▶ _TEXTO PROPORCIONADO_:
---

No sé lo que ocurrirá por otras zonas de la ciudad, pero en ésta - donde vivo - las aceras están muy frecuentadas por madres y padres jóvenes con uno o más niños pequeñitos que van muy abrigados y muy bien acondicionados en sus cochecitos, en estos días fríos del Invierno. Sólo se ven sus ojos y, si no van dormidos, estos muestran una gran curiosidad por lo que ocurre a su alrededor. Parece como si quisieran fijar en su memoria las imágenes que sus ojos alcanzan a ver. No dicen nada porque todavía no han aprendido a hablar pero con uno de sus dedos señalan aquello que les llama la atención. Ellos han empezado a descubrir el mundo, aunque sea de forma muy rudimentaria, y sorprende la rapidez con la que algunas cosas, o detalles de su entorno, pasan a ocupar una situación preferente. Saben como pedir lo que necesitan o les gusta.

---

▶ _DATOS MOSTRADOS_:
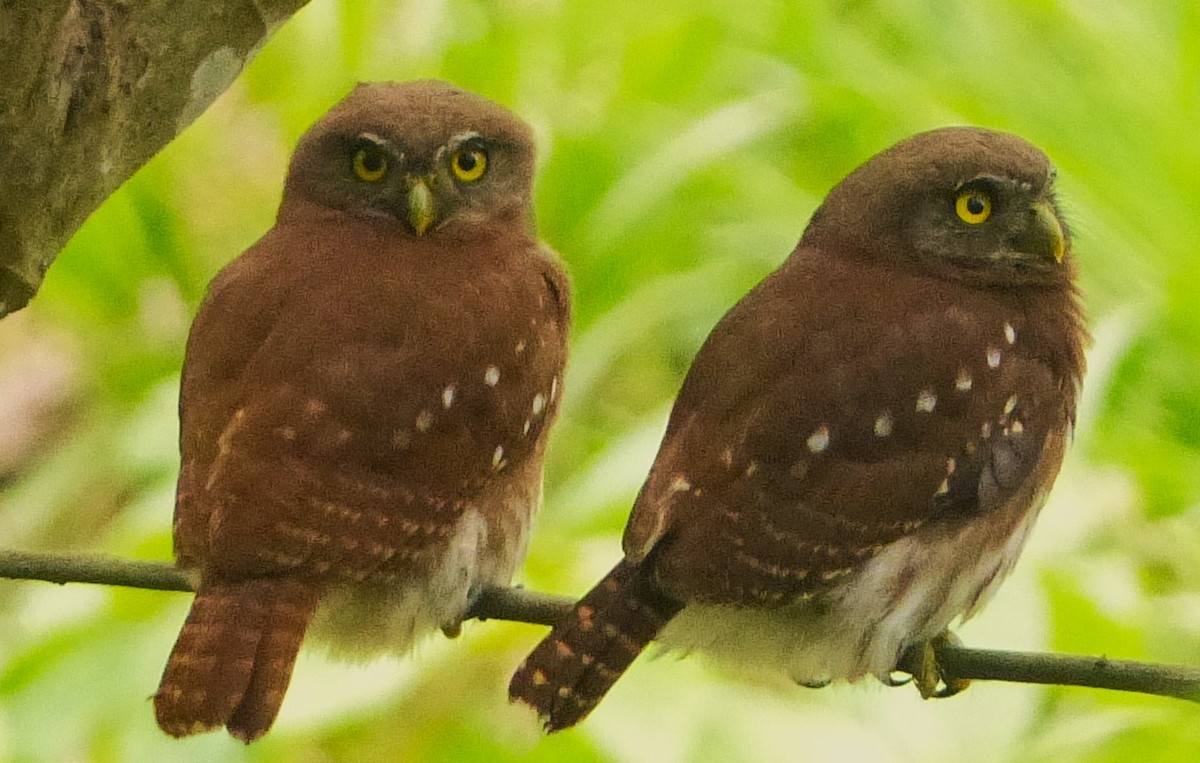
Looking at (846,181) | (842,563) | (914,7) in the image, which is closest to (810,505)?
(842,563)

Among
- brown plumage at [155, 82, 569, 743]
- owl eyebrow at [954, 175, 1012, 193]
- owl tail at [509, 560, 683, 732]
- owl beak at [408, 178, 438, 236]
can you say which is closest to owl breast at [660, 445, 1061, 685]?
owl tail at [509, 560, 683, 732]

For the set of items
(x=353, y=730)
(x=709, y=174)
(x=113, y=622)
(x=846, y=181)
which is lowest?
(x=353, y=730)

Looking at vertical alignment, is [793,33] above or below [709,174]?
above

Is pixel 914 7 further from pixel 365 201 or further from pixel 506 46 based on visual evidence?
pixel 365 201

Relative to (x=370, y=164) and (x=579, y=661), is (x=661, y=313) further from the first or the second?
(x=579, y=661)

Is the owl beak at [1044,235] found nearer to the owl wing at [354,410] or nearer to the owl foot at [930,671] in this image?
the owl foot at [930,671]
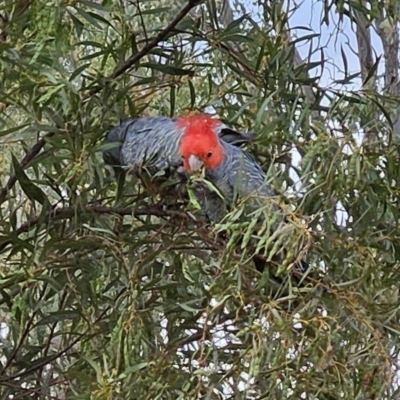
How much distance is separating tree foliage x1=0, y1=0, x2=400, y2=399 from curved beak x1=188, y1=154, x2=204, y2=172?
0.15 feet

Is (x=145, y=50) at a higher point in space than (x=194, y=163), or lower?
higher

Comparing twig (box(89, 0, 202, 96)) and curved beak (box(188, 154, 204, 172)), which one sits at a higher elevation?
twig (box(89, 0, 202, 96))

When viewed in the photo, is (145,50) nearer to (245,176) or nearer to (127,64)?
(127,64)

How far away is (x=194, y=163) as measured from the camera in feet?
3.33

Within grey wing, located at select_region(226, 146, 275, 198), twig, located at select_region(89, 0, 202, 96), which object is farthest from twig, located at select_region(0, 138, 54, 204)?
grey wing, located at select_region(226, 146, 275, 198)

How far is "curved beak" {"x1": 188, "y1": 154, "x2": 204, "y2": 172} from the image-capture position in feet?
3.29

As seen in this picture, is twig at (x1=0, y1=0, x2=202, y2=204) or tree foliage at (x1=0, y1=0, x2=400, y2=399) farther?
twig at (x1=0, y1=0, x2=202, y2=204)

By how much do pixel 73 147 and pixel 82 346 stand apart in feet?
0.82

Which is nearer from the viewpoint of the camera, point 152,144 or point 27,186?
point 27,186

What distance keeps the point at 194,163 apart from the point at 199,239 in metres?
0.11

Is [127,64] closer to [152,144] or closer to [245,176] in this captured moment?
[152,144]

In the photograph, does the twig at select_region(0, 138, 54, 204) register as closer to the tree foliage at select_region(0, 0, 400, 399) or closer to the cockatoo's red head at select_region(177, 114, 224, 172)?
the tree foliage at select_region(0, 0, 400, 399)

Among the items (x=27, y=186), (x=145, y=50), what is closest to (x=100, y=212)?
(x=27, y=186)

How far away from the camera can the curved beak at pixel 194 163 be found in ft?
3.29
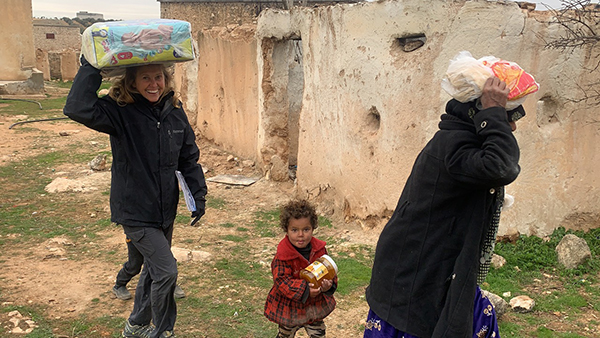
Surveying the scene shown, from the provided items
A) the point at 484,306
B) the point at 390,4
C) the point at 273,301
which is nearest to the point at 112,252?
the point at 273,301

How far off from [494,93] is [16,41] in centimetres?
1742

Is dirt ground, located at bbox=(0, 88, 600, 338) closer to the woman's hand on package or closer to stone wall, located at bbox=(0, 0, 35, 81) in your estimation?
the woman's hand on package

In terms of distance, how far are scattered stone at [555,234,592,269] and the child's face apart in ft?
10.3

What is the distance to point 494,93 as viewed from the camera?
2.21 meters

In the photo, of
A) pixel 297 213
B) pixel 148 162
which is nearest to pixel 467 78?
pixel 297 213

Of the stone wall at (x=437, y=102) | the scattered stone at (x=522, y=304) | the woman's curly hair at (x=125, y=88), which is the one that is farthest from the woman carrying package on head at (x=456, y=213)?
the stone wall at (x=437, y=102)

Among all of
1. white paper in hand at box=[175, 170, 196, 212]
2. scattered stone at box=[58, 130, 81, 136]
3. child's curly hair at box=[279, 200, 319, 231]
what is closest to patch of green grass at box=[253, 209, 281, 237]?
white paper in hand at box=[175, 170, 196, 212]

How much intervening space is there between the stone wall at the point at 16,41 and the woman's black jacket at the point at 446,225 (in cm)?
1705

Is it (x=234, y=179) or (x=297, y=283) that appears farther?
(x=234, y=179)

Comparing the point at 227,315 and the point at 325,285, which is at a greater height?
the point at 325,285

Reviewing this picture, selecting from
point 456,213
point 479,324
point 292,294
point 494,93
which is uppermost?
point 494,93

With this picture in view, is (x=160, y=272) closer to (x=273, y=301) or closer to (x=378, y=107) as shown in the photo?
(x=273, y=301)

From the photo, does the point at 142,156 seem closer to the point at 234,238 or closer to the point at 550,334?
the point at 234,238

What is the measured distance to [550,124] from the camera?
540 centimetres
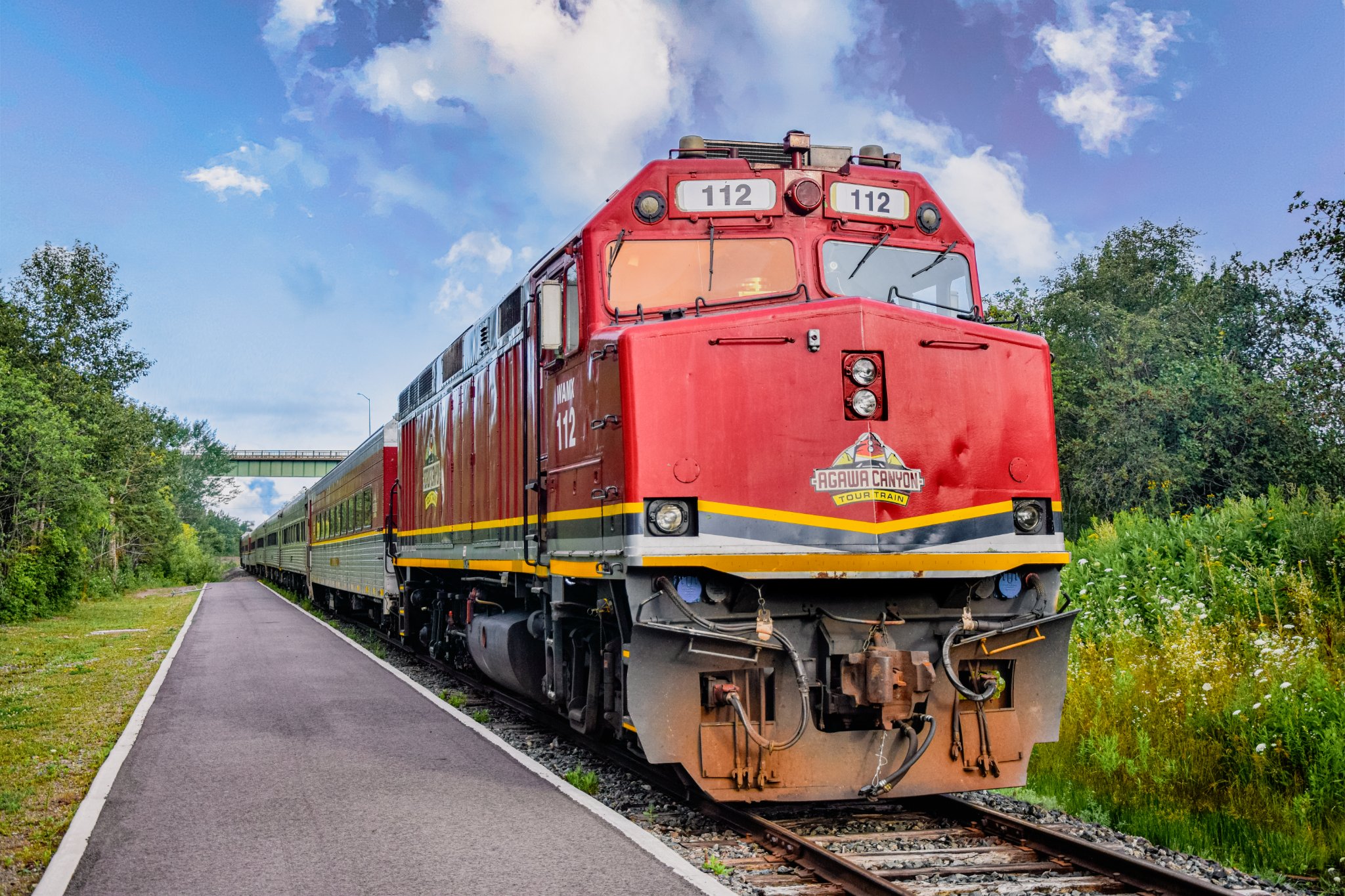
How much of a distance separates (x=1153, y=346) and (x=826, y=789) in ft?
96.2

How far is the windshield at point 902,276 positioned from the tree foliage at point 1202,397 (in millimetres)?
12664

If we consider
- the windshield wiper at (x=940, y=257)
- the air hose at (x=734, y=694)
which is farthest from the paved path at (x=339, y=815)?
the windshield wiper at (x=940, y=257)

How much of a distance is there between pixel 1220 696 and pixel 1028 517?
2.55m

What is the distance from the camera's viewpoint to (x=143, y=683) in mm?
13461

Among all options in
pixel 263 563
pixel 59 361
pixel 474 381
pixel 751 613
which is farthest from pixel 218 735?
pixel 263 563

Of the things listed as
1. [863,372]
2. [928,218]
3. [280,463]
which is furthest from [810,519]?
[280,463]

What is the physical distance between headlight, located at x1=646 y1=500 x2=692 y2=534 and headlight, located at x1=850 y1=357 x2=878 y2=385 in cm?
131

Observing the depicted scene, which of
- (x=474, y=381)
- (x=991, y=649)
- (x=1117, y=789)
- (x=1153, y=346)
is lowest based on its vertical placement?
(x=1117, y=789)

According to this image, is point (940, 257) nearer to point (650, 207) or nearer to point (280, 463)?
point (650, 207)

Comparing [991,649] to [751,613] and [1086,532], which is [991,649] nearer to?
[751,613]

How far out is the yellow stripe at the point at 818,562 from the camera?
20.0 ft

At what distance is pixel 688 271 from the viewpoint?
696 centimetres

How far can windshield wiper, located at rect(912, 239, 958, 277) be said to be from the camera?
24.3 feet

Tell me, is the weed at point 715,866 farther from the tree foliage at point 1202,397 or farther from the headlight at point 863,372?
the tree foliage at point 1202,397
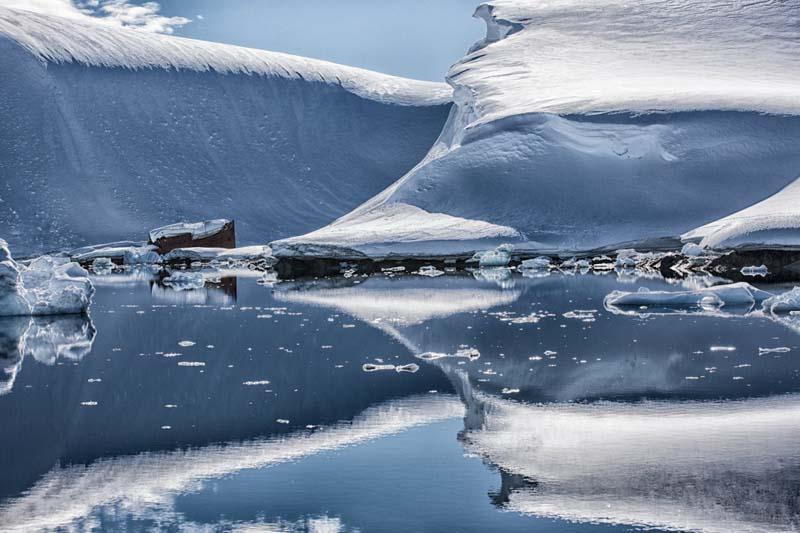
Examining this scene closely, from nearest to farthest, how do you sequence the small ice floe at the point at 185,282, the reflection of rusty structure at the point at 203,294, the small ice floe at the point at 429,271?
the reflection of rusty structure at the point at 203,294
the small ice floe at the point at 185,282
the small ice floe at the point at 429,271

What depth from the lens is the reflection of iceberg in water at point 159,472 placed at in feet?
16.9

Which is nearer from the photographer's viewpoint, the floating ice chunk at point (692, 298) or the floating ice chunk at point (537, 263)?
the floating ice chunk at point (692, 298)

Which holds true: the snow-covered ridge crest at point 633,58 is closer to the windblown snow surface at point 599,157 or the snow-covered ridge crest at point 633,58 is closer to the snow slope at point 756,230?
the windblown snow surface at point 599,157

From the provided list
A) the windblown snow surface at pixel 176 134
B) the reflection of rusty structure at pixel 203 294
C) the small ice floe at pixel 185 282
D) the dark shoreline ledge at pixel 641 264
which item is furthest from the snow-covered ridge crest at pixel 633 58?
the reflection of rusty structure at pixel 203 294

---

▶ _CONSIGNAS_:
[A] ¿Cómo se traduce al inglés esta oración del texto proporcionado: «Saben como pedir lo que necesitan o les gusta.»?
[B] ¿Qué palabras llevan tilde en la primera oración del texto proporcionado? Enumérelas todas, en el orden en que aparecen.

▶ _RESPUESTAS_:
[A] They know how to ask for what they need or like.

[B] sé, ocurrirá, ésta, están, jóvenes, más, días, fríos